What the task asks —
Answer these questions from the project description below:
(a) What technology does the package rely on for fast lookups?
(b) How many countries does the names-dataset source cover?
(c) How many records does the Olympics dataset contain?

Selected extract —
Predict nationality, ethnicity, gender, region and language from names using 310K+ global name database

These details have not been verified by PyPI

Project links

Project description

EthniData - Ethnicity and Nationality Prediction

Predict nationality, ethnicity, and demographics from names using a comprehensive global database built from multiple authoritative sources.

🌟 Features

190+ Countries - Comprehensive coverage from Wikipedia/Wikidata
106 Countries - Enhanced with names-dataset
120 Years of Olympic athlete names
Multiple Sources - Phone directories, census data, public records
Fast Predictions - SQLite-based for instant lookups
Normalized Data - Unicode-aware, case-insensitive matching
Ethnicity Support - Where available in source data
Simple API - Easy to use Python interface

📊 Data Sources

Wikipedia/Wikidata - 190+ countries, biographical data with ethnicity
names-dataset - 106 countries, curated name lists
Olympics Dataset - 120 years of athlete names (271,116 records)

Data shown —
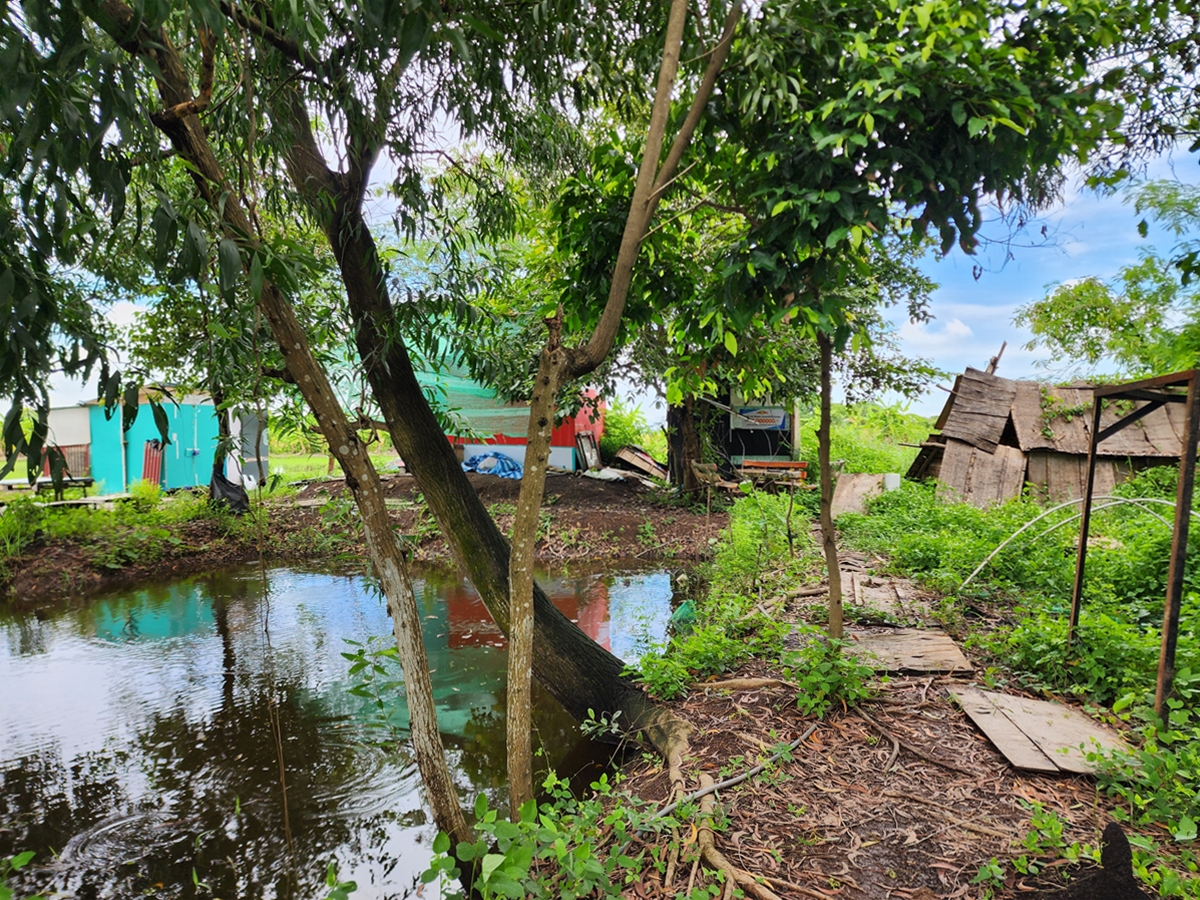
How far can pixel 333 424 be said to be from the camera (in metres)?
2.45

Result below —
(a) SQLite
(b) 106 countries
(c) 271,116 records